## TEXT BLOCK

----

Sunday dinner probably wasn’t sitting well in the stomachs of local fish farmers when they sat down to watch 60 Minutes.
You never know how these things will go when you’re under the microscope of an American “newsmagazine” program.
In a way it’s like taking a fresh salmon to a new friend’s home to be barbecued: Are they going to cook it to perfection on a cedar plank or will they skewer and burn it to an inedible crisp?
I’m thinking that after the 60 Minutes course was served, it wasn’t unpalatable, but I doubt the fish farmers were asking for second helpings.
They had every right to have that knot of nervousness before the program aired because fish farming is an important business to Campbell River and much of the North Island – and Americans are the biggest buyers of our farmed salmon.
If the CBS producers put a “positive spin” on finfish aquaculture, sales might go up, but if the industry is vilified, well, layoff notices may follow.
The segment seemed balanced enough, but I doubt that Americans really know, or care, too much about where their salmon is coming from. What they want is fresh fish when they go out to their favourite restaurants and our local salmon farms can provide that product year-round.
The industry has come a long way since I first started writing about fish farming in the late 1990s. Back then it was more a wild west show than the polished corporate structure of today.
The majority of the changes have been for the better, but there will always be concern about siting fish farms along the migratory routes of wild salmon, the spread of disease – back and forth – and the possible proliferation of sea lice.
Fish farmers are rightly concerned about these things as well and have taken a variety of steps to mitigate negative effects. As well, the industry steps up like few others to address the criticisms launched in their direction.

----

(Stored dataset items)
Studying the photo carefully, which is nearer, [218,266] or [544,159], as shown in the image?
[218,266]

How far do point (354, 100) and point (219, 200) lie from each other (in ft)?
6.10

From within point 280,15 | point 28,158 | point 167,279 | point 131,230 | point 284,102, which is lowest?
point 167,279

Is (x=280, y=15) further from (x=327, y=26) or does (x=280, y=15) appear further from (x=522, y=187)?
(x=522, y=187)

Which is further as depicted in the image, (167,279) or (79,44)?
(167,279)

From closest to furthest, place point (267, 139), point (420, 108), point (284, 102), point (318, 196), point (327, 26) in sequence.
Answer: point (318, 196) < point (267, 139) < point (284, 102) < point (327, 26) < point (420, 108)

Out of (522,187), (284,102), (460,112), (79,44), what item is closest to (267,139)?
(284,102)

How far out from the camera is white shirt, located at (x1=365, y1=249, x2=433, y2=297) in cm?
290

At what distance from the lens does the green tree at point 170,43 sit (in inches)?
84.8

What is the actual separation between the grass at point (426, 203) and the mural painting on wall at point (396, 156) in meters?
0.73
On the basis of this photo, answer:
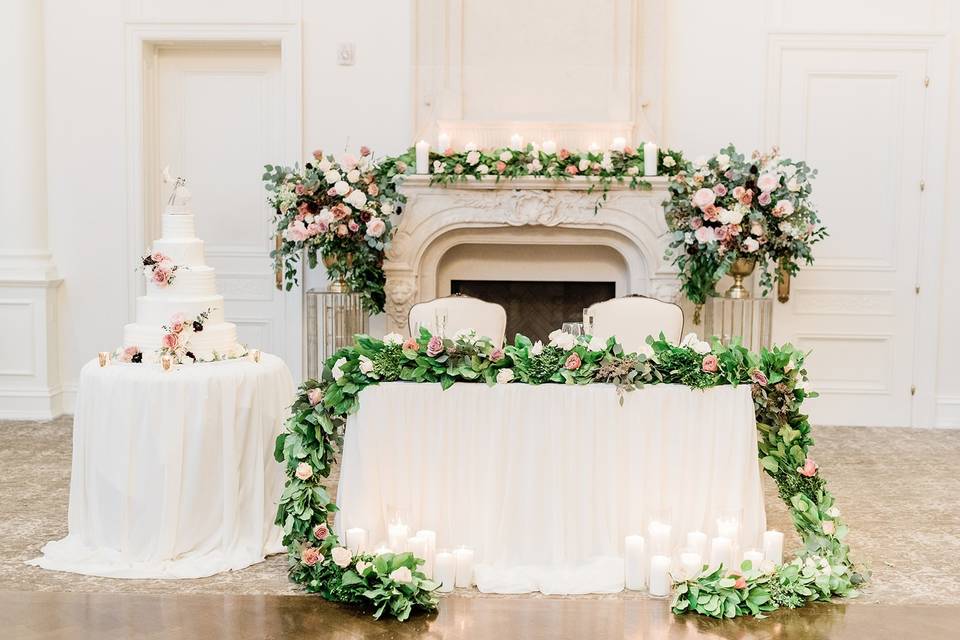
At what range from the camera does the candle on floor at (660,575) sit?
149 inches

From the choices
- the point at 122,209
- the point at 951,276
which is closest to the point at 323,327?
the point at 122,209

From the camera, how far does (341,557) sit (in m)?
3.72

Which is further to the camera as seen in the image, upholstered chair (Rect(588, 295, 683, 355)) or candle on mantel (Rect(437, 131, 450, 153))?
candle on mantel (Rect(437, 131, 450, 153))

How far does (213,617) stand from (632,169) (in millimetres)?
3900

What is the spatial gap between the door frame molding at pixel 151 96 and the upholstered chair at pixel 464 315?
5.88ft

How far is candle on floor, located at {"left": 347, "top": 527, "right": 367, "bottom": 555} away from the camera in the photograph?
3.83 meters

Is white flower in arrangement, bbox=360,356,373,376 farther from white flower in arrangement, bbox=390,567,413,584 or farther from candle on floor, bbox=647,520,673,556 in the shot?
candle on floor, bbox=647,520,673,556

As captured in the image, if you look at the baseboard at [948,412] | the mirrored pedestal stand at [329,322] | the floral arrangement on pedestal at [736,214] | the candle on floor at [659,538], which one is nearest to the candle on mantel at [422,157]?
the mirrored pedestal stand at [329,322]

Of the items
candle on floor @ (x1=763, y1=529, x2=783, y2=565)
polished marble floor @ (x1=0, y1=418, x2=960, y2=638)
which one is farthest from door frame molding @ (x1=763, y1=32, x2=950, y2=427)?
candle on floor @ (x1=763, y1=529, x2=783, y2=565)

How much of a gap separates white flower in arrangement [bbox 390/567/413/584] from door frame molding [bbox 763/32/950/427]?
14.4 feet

----

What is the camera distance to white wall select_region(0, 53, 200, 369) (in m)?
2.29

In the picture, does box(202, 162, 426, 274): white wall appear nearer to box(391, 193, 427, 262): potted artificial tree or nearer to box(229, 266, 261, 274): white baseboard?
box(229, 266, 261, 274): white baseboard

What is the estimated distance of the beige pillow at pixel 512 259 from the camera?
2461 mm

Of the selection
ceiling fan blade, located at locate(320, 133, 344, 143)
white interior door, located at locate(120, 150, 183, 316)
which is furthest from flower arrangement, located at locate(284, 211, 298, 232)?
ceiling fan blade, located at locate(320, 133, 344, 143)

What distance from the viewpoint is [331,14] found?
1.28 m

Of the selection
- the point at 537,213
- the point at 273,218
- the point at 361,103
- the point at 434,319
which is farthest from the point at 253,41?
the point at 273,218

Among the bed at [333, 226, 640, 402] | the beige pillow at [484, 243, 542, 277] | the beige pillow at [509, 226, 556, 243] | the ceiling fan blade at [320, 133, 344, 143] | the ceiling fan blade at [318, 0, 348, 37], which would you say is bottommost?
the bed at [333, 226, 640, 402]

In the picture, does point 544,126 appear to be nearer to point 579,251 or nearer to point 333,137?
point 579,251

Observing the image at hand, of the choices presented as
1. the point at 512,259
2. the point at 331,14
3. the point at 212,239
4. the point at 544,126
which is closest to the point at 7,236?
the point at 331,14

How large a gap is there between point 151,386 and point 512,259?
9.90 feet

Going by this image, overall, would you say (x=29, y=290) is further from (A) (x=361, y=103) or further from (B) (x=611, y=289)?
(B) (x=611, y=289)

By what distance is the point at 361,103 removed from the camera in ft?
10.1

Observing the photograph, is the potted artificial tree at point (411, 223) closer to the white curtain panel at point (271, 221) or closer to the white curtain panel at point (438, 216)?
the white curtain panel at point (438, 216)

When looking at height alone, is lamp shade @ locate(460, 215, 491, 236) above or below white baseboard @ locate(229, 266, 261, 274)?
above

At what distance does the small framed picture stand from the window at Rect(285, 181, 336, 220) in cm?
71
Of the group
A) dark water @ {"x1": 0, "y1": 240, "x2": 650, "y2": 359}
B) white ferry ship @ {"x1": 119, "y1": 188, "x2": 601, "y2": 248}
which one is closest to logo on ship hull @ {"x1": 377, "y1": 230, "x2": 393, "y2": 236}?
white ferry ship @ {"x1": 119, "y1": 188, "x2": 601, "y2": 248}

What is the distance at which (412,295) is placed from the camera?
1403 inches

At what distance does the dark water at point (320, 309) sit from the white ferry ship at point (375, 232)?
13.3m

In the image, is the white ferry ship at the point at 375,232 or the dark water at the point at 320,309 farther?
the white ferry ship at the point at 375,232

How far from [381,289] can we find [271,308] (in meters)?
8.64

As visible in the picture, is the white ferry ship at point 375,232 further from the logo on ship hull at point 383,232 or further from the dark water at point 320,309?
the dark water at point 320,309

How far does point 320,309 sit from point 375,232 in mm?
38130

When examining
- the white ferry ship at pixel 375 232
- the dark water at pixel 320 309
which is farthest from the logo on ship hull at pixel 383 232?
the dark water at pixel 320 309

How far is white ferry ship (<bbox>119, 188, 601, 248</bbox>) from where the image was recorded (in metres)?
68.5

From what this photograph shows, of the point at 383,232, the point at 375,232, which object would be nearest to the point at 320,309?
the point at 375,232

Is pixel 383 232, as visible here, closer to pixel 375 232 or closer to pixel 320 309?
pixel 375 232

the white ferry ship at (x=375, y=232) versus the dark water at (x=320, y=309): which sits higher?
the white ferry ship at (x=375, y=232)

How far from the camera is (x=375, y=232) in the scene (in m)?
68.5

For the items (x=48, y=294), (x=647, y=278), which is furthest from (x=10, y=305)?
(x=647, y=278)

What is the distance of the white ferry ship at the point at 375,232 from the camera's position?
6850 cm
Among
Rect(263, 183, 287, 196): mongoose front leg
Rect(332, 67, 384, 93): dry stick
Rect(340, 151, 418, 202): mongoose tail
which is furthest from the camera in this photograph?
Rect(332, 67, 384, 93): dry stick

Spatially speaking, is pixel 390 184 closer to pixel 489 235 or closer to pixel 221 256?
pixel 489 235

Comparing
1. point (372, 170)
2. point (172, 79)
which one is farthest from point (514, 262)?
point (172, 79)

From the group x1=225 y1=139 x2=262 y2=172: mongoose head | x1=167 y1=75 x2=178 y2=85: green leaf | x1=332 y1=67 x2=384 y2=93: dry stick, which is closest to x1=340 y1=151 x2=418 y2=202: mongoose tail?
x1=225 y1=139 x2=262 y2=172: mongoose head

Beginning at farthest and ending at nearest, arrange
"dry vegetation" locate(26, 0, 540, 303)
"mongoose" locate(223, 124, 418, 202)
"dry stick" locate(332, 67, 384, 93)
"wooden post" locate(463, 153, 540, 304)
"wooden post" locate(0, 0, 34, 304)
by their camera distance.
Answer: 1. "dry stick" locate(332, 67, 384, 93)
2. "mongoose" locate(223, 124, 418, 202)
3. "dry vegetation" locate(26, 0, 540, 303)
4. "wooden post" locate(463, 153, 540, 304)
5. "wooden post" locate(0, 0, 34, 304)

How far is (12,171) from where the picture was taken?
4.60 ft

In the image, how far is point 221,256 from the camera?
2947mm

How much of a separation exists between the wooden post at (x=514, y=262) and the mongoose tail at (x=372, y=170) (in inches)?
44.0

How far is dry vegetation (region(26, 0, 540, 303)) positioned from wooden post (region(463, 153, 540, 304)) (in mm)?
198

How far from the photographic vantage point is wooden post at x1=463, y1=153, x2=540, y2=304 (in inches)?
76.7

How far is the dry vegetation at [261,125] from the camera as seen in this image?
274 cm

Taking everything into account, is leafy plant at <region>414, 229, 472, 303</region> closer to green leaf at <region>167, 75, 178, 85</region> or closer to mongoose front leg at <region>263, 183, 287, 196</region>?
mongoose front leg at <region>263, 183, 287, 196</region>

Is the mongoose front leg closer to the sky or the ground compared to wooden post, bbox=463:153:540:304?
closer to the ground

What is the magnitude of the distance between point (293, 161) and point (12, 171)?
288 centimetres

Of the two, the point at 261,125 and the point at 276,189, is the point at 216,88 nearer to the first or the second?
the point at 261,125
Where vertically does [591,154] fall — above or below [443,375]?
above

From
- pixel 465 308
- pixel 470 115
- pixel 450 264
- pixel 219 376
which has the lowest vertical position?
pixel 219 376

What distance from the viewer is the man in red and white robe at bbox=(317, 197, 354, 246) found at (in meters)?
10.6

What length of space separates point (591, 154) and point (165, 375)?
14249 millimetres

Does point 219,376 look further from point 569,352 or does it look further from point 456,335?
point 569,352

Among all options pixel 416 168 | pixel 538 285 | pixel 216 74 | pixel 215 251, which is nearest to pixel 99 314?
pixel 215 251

----

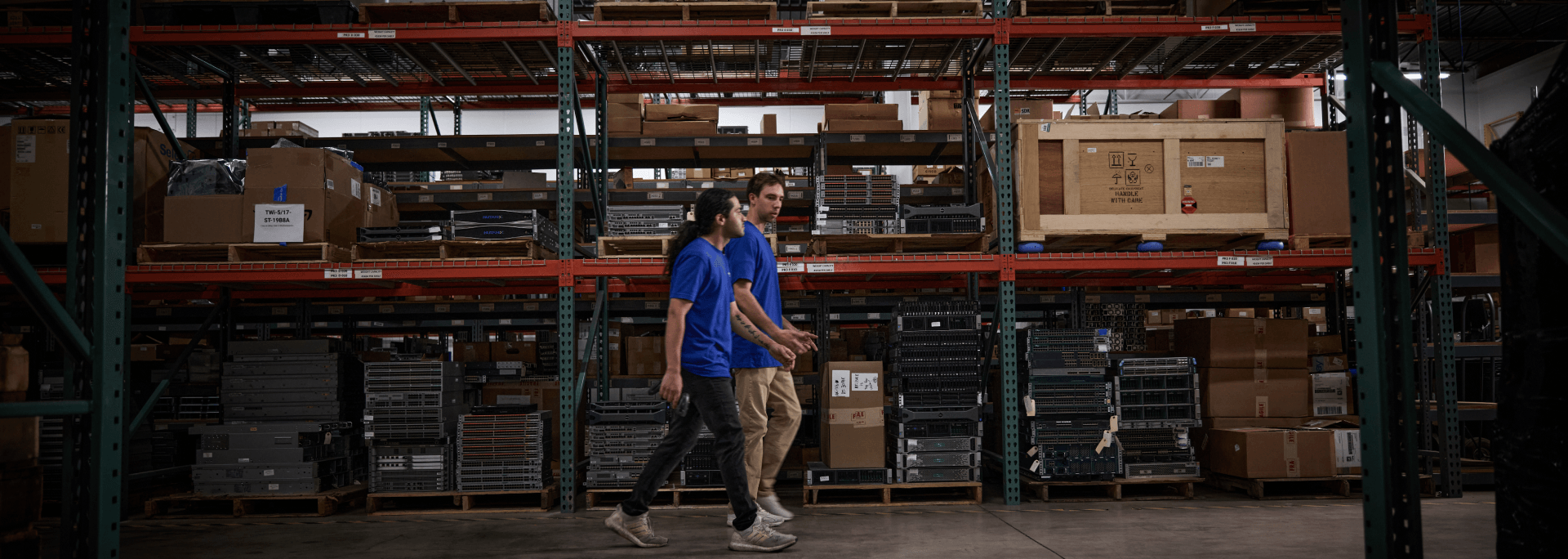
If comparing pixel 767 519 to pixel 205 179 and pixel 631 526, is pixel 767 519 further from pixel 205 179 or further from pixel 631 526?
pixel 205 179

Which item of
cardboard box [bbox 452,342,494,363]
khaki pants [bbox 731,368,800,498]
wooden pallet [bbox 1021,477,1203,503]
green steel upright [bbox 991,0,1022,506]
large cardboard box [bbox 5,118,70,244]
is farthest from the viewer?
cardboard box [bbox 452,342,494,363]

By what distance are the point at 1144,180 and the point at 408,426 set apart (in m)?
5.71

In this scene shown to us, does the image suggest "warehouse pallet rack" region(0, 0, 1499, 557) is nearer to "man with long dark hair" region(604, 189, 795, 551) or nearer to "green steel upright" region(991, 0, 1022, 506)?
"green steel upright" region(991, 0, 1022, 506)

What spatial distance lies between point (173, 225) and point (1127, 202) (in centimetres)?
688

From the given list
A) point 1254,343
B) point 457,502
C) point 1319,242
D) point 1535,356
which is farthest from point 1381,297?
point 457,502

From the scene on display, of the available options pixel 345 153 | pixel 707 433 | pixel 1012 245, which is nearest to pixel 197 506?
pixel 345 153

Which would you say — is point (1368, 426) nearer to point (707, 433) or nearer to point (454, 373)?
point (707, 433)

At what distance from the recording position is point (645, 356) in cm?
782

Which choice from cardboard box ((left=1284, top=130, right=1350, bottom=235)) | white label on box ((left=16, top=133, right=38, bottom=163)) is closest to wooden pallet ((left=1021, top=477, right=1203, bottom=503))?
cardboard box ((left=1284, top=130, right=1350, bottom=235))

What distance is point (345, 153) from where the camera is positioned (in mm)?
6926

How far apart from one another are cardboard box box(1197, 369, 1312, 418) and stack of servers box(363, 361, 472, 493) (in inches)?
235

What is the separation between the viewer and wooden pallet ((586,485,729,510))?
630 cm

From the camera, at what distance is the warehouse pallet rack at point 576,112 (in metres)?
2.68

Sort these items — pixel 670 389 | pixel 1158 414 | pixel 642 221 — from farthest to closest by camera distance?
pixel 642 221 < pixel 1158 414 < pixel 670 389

----

## EXERCISE AIM
Extend the column about Campbell River fish farming and the 60 Minutes segment, starting after its final sentence. These rows have no connection to the column on fish farming.

## ANSWER FOR THIS EXERCISE
I’m not an advocate or critic of salmon farming, but one falsehood that keeps coming up is galling – the assertion that escaped farmed salmon are living in many island rivers and streams.
The latest so-called study, “Occupancy dynamics of escaped farmed Atlantic salmon in Canadian Pacific coastal salmon streams: implications for sustained invasions,” suggests that fish farmers underestimate the number of escapees and these rogue salmon are living in local streams for multiple years.
I say B.S.
I didn’t pay $39.95 to read the entire report, but the abstract makes it clear the data used for the study is far from reliable or accurate. It’s guesswork at best and it ignores the best evidence that Atlantic salmon don’t survive out here.
In the early part of the 20th century millions of Atlantic salmon were introduced into many B.C. rivers in the hope of creating another viable wild salmon fishery. It never happened.
Let me repeat: Never happened.
If the researchers want to take another approach, they should visit my old stomping grounds along the Credit River in Mississauga. There, they’re trying to reintroduce native Atlantic salmon. It’s a real struggle because this species competes against introduced Pacific chinook and coho which thrive. Go figure.